Dan lays it down tough, but he says some things that really needed saying, that needed amplifying.
I'm still pretty freaked over the general decline of the overall enterprise of public affairs reporting, investigative reporting, civic and civil society reporting and analysis, as these behemoth media monopolies falter like a single-species pine forest hit by the bark beetle.
But Dan is at least reminding us, reminding me, of something I knew, suffered with as the status quo, never quite reconciled myself to as the years rolled by, but found myself increasingly powerless to do anything about it to fight those monopolies, at least until the blog movement and the idea of citizen journalism came along.
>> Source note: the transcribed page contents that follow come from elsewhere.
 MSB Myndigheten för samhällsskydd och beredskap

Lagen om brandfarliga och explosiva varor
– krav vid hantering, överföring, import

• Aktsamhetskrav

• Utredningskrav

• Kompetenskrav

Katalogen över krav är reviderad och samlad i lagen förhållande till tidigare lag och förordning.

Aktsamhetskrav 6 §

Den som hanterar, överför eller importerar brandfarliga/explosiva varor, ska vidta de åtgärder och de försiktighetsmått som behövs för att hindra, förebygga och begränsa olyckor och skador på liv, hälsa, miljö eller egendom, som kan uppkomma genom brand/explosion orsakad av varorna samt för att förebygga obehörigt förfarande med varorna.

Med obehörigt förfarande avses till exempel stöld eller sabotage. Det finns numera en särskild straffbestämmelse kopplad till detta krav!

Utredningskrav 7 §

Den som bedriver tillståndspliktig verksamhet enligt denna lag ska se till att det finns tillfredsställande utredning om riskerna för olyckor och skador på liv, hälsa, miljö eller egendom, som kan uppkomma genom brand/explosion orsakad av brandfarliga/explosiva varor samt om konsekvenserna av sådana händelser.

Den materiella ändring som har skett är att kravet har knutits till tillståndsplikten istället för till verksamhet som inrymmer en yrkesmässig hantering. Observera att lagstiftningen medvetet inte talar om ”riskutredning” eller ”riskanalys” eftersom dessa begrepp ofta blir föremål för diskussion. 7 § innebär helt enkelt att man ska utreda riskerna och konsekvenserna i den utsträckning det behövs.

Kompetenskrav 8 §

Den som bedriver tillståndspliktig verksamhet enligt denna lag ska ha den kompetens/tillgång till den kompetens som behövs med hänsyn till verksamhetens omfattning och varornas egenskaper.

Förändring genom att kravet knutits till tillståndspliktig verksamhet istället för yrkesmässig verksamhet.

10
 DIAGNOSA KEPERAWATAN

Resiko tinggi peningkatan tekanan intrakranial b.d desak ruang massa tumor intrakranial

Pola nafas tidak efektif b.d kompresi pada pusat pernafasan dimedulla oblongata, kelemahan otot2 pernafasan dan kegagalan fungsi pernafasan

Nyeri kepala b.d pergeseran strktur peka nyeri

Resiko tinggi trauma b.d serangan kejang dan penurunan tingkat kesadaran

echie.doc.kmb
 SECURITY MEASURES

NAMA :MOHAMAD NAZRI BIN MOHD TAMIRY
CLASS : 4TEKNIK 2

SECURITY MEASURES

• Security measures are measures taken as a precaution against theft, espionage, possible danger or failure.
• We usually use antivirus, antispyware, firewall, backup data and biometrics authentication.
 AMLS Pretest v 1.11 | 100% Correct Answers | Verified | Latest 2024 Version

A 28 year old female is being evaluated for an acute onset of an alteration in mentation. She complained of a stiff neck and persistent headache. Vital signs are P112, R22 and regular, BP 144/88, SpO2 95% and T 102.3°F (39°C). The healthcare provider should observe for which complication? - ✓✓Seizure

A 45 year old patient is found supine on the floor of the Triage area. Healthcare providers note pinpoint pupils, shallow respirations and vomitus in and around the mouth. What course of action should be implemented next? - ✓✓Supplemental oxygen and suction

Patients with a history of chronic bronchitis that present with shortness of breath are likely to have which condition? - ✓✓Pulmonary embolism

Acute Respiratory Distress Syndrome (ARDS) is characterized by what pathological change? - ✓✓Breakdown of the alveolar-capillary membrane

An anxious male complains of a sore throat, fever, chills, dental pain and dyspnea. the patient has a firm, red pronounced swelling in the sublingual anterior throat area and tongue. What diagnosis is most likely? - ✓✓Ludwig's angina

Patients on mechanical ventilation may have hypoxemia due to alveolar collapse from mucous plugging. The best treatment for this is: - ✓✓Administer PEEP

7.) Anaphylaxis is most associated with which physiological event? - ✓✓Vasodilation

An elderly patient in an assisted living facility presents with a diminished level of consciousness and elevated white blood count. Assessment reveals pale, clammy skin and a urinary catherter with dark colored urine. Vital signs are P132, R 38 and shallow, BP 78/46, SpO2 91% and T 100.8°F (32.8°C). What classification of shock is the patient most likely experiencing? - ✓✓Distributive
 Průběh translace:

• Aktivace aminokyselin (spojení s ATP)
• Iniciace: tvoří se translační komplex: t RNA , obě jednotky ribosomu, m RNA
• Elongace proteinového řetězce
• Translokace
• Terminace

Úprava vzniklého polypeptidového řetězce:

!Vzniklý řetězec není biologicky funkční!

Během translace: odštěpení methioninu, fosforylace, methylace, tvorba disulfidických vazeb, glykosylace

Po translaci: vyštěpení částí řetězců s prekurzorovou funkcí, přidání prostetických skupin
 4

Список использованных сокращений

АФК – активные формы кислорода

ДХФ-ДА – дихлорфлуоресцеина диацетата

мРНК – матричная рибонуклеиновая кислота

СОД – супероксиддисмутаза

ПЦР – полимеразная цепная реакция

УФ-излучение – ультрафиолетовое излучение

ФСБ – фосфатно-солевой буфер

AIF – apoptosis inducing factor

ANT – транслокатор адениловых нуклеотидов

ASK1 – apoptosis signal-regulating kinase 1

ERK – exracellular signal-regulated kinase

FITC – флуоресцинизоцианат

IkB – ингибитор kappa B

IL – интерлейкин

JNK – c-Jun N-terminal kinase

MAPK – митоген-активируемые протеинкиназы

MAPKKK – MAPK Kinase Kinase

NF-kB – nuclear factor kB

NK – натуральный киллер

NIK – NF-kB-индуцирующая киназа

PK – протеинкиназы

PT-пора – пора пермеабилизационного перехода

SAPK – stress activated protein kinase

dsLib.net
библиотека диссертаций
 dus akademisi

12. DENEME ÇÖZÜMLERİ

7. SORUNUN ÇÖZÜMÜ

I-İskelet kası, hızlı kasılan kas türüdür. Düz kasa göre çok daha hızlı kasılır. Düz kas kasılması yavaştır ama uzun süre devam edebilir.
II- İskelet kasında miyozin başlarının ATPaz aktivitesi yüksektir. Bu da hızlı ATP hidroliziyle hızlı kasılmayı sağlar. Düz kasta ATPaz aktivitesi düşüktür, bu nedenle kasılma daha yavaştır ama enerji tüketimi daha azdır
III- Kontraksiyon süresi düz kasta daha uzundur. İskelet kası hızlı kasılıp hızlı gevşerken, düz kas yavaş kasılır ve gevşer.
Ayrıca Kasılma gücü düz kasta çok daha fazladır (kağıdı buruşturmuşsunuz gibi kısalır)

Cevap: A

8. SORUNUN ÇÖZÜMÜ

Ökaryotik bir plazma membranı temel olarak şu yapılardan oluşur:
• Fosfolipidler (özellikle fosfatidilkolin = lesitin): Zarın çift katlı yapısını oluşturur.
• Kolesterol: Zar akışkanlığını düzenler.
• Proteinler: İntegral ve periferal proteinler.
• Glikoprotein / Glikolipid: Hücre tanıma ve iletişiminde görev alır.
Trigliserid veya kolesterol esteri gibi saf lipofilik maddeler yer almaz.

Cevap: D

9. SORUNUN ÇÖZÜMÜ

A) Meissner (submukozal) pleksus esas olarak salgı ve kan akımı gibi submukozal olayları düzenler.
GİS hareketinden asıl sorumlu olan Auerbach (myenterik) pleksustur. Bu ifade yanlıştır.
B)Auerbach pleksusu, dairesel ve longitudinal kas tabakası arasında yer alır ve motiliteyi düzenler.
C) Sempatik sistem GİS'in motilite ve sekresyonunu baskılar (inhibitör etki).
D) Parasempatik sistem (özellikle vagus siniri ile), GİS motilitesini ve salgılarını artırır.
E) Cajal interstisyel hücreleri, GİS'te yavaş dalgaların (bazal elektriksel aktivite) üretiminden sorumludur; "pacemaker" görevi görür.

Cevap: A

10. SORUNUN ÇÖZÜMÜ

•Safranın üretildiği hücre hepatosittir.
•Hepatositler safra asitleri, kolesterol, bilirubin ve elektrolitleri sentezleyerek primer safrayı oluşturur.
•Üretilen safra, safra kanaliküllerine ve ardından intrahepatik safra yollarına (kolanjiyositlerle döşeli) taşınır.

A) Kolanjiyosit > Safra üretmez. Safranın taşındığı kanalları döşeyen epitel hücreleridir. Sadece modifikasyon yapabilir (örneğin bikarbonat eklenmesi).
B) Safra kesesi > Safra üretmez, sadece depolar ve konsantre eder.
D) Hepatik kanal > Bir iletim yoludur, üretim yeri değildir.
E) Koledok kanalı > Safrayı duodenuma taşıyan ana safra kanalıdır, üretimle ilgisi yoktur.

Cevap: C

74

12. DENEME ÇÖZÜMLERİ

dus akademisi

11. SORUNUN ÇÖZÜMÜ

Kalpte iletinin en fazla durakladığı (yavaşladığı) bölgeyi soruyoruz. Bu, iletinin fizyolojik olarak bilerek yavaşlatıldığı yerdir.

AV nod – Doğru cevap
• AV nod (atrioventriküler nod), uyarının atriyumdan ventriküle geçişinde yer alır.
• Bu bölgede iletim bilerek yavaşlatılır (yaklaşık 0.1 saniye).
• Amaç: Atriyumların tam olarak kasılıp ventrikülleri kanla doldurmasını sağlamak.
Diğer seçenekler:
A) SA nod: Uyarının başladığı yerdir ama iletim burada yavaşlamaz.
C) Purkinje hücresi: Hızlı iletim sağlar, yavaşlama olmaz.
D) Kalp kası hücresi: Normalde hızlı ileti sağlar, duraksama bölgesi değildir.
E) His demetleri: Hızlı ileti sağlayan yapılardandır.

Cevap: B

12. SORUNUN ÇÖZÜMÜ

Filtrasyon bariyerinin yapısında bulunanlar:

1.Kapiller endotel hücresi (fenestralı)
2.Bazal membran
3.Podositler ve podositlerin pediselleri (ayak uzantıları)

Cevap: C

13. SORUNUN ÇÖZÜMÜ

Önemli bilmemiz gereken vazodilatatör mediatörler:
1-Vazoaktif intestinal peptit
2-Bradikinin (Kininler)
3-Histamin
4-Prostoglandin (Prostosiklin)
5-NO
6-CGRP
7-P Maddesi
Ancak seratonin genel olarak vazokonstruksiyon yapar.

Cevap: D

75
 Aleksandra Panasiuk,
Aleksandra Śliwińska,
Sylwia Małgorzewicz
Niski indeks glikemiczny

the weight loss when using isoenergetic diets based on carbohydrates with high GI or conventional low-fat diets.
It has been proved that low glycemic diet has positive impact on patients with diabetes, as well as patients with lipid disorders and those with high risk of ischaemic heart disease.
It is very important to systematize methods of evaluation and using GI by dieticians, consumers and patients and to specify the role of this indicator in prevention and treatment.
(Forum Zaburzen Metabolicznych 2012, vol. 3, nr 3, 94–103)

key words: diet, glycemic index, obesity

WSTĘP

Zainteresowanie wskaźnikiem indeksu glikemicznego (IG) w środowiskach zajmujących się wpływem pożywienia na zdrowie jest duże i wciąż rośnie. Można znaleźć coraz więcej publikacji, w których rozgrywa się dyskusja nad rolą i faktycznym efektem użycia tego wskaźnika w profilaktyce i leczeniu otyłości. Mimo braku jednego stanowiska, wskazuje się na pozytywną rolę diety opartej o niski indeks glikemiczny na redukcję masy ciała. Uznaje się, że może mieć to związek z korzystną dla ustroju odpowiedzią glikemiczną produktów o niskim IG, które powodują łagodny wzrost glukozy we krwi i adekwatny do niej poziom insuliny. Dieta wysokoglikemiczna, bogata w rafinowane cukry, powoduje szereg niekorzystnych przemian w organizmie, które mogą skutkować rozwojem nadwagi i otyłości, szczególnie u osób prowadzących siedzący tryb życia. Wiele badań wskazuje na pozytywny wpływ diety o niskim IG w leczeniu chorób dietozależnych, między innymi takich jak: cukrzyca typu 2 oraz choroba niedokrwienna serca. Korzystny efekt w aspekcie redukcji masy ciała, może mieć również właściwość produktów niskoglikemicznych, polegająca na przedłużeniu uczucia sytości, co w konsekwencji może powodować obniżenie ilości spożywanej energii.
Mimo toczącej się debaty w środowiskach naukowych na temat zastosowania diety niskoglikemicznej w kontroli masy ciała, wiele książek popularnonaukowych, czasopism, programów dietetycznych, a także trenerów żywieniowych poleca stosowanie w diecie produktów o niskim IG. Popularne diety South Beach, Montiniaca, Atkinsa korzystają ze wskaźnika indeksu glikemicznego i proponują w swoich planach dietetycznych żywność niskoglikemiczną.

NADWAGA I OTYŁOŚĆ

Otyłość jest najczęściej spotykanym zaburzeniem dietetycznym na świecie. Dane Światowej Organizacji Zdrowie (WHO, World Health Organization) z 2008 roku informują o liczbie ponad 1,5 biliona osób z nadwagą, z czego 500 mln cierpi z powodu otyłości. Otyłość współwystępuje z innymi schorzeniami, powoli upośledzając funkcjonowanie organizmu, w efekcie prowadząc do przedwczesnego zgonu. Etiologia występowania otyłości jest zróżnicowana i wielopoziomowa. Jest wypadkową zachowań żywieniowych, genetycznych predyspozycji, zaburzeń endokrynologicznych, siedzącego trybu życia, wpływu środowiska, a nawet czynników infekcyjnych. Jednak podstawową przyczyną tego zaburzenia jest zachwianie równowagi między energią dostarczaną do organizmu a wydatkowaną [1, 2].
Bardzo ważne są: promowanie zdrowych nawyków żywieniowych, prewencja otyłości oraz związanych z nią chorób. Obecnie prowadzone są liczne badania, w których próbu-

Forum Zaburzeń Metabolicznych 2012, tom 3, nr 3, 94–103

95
Not that the pretty feeble but courageous citizen journalism and non-profit journalism efforts caused the massive monopolies to shiver in their boots. That mild contribution to the monopolies' death is just a thousand cuts, with the IDEA of the real masses, the huge reading publics accessing content for free online. Those readers were fed by an advertising-subsidized content machine, however, a machine created and delivered in an industrial, mindless assembly-line, tape-recorder-journalist-as-low-wage-line-worker model, not with a a critical thinking and analysis (even semantic parsing!) information age model (one could argue the Internet model is SEO-driven, nearly-bot-written content thinly scraped to follow trending topics... but that's a subject for another post!).
But the real death blow is being struck by the hand that fed the monopoly powers: advertisers cutting back in the face of the Great Recession.